The question is what ordering has a Set?
Array‘s ordering is defined by it‘s indices, such that the first element is before the second, etc. When using an array you may assert some kind of additional ordering implied by your use, e.g. as a Stack where in this example elements with smaller indices are older than those with higher indices.

Now a Set is something diffrent then an Array with unique elements and has no clear ordering.

In my understanding of ordering any arbitrary ordering implies no use cases since to me ordering implies a rule of order. Please correct me if there are use cases for such an (un)ordering, that does not abstract from a specific order but requires specifically an arbitrary ordering.
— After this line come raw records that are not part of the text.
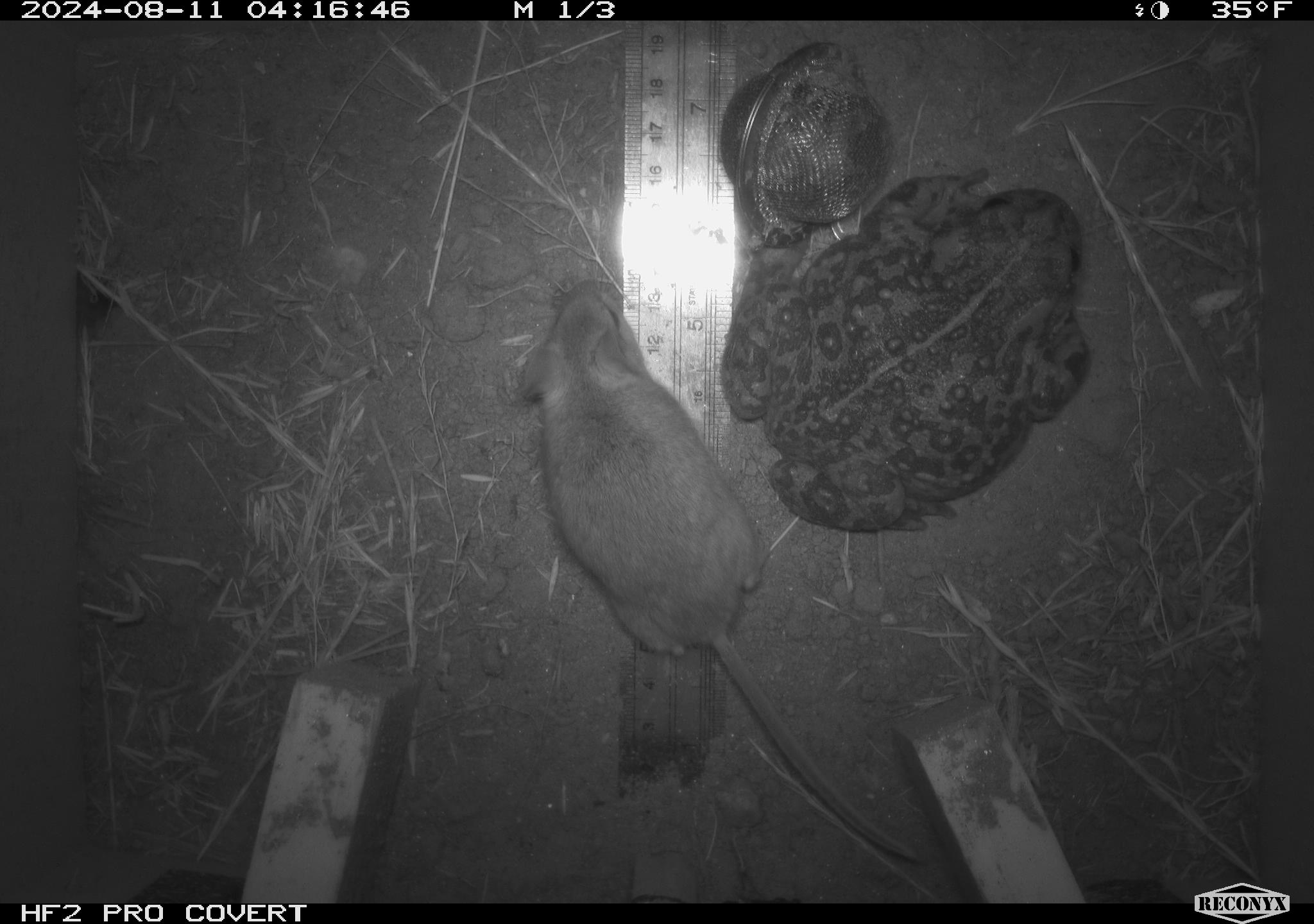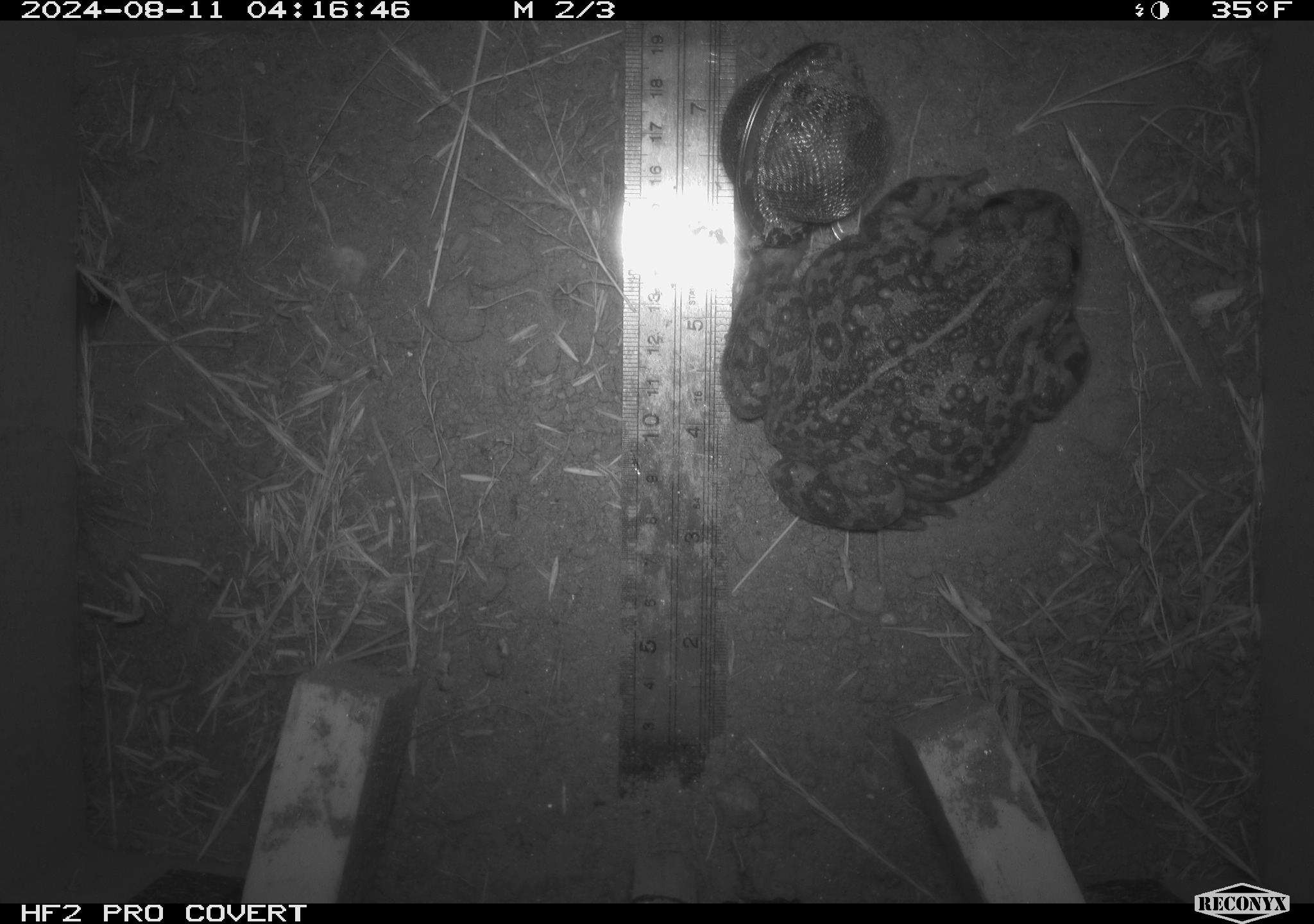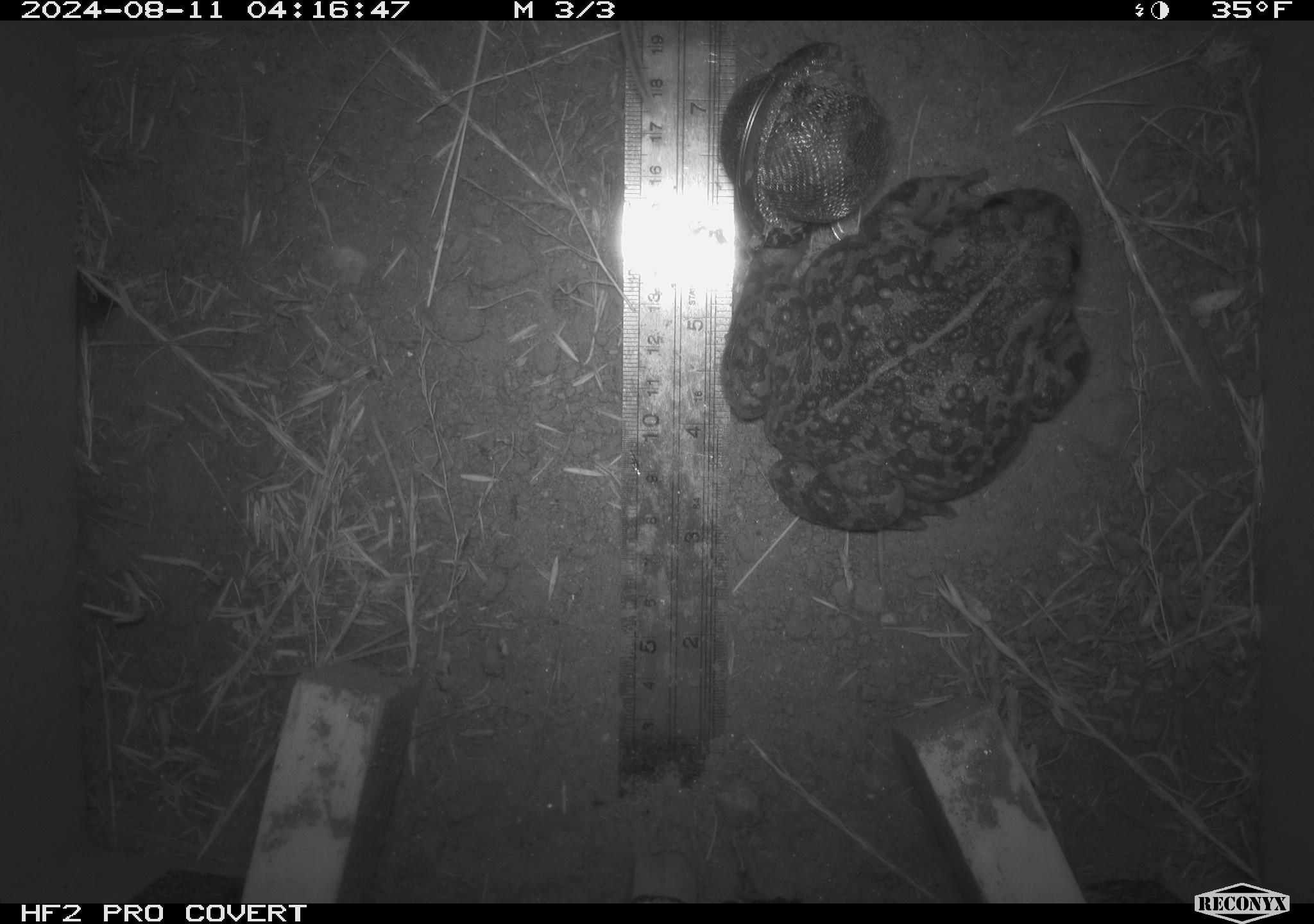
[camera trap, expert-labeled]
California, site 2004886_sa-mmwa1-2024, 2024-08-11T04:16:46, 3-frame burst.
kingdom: Animalia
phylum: Chordata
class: Amphibia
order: Anura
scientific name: Anura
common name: frogs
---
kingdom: Animalia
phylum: Chordata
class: Mammalia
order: Rodentia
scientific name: Rodentia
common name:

To summand this: My point of view is: A temporal ordering is no real ordering.

I don‘t know the current implementation of Set, but in a HashSet like java‘s the iteration order could be the order of the hash values, which is an ordering, but no real ordering of the elements and if you are required to use this ordering, you should not use HashSet because this isn‘t a feature of HashSet. This would be like using a TreeSet to implement in-order traversation because TreeSet randomly implements iteration this way.


(Saagar Jha) #19

If you don’t mutate a Set, I believe that it multiple iterations over it are guaranteed to be the same. There’s no need to copy to an Array in this case.


(cherrywoods) #20

I guess this is true for Swifts Set implementation, but speaking about all implementations of Sets, it is not required.

Assume a optimized Set implementation that decides to use another iteration strategy if memory is short or a device runs in low power mode. This implementation will not guarantee the same iteration order even if the Set isn‘t mutated.
The point is that this feature is not one of Sets features but follows from implementation details.

Note that the iteration order remains the same, (and also the implicit implementation order), but how can iteration order be kept if an element is inserted? Where should it be placed? At the end? Why? There is just no background rule in iteration ordering which makes it in my opinion no real ordering.